WANG, Jie
Assistant Professor
Ph.D. in Industrial Engineering, Georgia Institute of Technology (2020-2025)
B.S. in Pure Mathematics, The Chinese University of Hong Kong, Shenzhen (2016-2020)
Dr. Jie Wang received his Ph.D in Industrial Engineering at Georgia Institute of Technology in 2025. His research focuses on decision-making under uncertainty, through the lens of statistics and optimization, with practical applications in machine learning, healthcare, operations management, and wireless communication. His research has been published in several top journals and conferences such as Operations Research, Information and Inference: a Journal of the IMA, IEEE Journal on Selected Areas in Communications, IEEE Journal on Selected Areas in Information Theory, NeurIPS, ICML, and AISTATS. He has received several awards, such as Winner in the 2022 INFORMS Poster Competition, 2022 ISyE Robert Goodell Brown Research Excellence award, Winner of the Data Mining Best Theoretical Paper at 2023 INFORMS Workshop on Data Mining and Decision Analytics, Finalist of the INFORMS 2023 Data Mining Society's Data Competition, Runner-up of the INFORMS 2024 Data Mining Best Paper Award Competition, Runner-up of the INFORMS 2024 Computing Society Student Paper Award, Winner of the INFORMS 2024 Data Mining Society's Data Competition.
Journal articles
1. “Reliable Off-policy Evaluation for Reinforcement Learning”, Operations Research, 72(2): 699-716, 2024 (with R. Gao and H. Zha).

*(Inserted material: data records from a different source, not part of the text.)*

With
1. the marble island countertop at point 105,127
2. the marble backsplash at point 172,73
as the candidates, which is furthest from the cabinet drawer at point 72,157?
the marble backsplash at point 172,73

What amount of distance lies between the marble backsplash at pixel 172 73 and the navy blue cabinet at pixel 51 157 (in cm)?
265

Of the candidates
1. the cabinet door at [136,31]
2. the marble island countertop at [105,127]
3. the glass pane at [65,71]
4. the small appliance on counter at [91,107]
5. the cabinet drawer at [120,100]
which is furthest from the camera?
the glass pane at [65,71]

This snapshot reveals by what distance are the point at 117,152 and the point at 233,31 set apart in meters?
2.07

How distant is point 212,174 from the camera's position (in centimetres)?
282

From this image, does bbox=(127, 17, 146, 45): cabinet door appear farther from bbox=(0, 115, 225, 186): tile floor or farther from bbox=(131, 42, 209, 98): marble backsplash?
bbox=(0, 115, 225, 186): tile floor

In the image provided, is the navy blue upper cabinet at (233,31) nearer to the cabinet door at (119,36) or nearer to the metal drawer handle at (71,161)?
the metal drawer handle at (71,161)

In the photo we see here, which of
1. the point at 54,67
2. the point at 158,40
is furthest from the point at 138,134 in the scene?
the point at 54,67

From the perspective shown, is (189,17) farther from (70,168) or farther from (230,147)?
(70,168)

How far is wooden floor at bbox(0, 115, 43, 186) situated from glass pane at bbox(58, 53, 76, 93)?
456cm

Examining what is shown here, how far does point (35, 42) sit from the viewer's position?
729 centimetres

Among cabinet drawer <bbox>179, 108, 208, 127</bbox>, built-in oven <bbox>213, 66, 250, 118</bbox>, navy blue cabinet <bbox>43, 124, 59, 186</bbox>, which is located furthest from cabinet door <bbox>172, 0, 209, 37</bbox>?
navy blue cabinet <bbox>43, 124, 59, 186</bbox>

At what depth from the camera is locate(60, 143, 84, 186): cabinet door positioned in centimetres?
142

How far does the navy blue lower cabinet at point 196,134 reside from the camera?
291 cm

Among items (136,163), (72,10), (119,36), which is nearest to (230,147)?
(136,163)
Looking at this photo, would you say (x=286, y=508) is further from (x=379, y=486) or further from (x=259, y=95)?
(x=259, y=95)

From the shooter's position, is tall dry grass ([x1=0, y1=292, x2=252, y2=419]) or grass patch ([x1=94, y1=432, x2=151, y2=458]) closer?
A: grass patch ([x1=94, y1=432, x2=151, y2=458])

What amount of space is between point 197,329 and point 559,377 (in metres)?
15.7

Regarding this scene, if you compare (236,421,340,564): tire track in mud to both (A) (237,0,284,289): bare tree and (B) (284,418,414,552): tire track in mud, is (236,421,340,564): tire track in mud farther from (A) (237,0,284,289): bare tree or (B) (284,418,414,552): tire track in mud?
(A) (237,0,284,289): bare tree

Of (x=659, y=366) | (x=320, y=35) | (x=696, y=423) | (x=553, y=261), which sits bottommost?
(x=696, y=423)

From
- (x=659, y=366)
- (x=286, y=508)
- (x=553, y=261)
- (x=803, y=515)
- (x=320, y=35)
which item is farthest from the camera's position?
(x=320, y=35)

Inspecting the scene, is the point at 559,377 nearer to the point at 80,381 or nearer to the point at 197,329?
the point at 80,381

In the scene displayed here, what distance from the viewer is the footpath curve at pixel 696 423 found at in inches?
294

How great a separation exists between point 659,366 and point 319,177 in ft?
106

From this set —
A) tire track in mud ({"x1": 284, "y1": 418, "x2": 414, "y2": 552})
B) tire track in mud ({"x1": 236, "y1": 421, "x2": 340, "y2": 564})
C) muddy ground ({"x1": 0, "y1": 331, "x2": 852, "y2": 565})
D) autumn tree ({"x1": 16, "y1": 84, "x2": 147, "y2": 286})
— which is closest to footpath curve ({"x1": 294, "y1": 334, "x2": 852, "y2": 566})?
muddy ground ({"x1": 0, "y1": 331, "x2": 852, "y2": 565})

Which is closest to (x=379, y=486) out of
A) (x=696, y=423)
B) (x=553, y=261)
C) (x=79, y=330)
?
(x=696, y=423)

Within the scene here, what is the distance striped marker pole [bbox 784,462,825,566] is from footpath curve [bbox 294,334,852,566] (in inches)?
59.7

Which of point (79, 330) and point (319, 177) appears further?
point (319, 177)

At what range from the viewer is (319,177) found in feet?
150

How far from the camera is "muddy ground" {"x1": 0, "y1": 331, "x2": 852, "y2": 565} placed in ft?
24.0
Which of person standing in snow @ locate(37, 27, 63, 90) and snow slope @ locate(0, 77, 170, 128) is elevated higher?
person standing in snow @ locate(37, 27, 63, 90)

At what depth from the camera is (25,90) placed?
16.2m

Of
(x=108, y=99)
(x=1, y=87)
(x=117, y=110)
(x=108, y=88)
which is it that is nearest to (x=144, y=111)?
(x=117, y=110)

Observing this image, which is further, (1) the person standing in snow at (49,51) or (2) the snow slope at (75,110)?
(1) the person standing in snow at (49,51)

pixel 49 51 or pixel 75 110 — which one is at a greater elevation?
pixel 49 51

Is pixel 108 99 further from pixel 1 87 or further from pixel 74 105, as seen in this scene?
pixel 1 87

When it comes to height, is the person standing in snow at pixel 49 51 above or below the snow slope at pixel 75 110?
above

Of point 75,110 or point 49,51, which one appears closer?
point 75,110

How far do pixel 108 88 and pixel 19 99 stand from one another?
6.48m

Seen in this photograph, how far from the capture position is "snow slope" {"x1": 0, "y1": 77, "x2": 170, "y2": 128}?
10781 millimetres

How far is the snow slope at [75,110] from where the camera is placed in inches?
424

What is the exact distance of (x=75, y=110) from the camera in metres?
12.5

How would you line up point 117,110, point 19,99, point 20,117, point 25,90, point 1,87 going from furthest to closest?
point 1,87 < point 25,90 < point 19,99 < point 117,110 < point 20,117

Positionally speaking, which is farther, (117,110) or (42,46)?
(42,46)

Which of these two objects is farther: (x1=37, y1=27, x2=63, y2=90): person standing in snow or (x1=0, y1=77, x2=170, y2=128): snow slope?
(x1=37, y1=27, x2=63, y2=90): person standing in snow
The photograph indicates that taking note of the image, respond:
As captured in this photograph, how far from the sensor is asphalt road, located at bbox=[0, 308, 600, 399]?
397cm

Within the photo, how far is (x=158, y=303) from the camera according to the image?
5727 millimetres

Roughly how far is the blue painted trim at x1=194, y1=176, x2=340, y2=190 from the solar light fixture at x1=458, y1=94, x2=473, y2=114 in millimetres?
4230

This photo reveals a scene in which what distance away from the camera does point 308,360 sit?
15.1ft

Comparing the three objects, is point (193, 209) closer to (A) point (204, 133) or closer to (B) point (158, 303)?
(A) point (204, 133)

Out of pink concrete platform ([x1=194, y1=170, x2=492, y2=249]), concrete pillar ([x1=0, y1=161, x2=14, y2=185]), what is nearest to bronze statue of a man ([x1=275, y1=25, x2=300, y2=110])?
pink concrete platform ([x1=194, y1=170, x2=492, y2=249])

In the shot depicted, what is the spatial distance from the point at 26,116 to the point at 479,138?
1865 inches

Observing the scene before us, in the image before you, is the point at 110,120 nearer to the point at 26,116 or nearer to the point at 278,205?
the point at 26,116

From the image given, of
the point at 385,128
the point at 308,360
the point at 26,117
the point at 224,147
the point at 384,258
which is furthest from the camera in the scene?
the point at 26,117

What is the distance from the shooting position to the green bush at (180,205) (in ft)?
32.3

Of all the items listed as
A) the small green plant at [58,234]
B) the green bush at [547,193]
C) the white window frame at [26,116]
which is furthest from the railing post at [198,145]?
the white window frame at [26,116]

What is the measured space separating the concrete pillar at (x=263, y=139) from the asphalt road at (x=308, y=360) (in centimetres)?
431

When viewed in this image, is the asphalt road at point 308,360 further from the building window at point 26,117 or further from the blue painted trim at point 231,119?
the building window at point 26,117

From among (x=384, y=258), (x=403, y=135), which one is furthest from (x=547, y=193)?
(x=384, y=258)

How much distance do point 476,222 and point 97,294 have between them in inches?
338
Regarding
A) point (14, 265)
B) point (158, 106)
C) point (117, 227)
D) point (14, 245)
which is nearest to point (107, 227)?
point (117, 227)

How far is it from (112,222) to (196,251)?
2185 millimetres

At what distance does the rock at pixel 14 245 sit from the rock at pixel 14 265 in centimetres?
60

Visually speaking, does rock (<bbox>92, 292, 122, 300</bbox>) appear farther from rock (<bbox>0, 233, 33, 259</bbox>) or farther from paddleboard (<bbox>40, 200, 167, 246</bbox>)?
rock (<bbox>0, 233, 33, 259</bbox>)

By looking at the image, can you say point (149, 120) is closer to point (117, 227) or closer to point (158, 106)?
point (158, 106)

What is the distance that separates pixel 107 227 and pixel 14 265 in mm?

2. “A Manifold Two-Sample Test Study: Integral Probability Metric with Neural Networks”, Information and Inference: A Journal of the IMA, 12(3): 1867-1897, 2023 (with M. Chen, T. Zhao, W. Liao and Y. Xie).
3. “On Achievable Rates of Line Networks with Generalized Batched Network Coding”, IEEE Journal on Selected Areas in Communications, vol. 42, no. 5, pp. 1316-1328, May 2024 (with S. Yang, Y. Dong and Y. Zhang).
4. J. Wang, R. Gao and Y. Xie. “Sinkhorn distributionally robust optimization”, Under Major Revision at Operations Research.
5. Y. Hu, J. Wang. X. Chen and N. He. “Multi-level Monte-Carlo Gradient Methods for Stochastic Optimization with Biased Oracles”, Under Major Revision at a UTD Journal.
Conference articles
1. “Statistical and Computational Guarantees of Kernel Max-Sliced Wasserstein Distances”, International Conference on Machine Learning, 2025 (with M. Boedihardjo, Y. Xie).
2. “Contextual stochastic bilevel optimization”, Advances in Neural Information Processing Systems, pp. 78412-78434, 2023 (with Y. Hu, D. Kuhn, A. Krause and Y. Xie).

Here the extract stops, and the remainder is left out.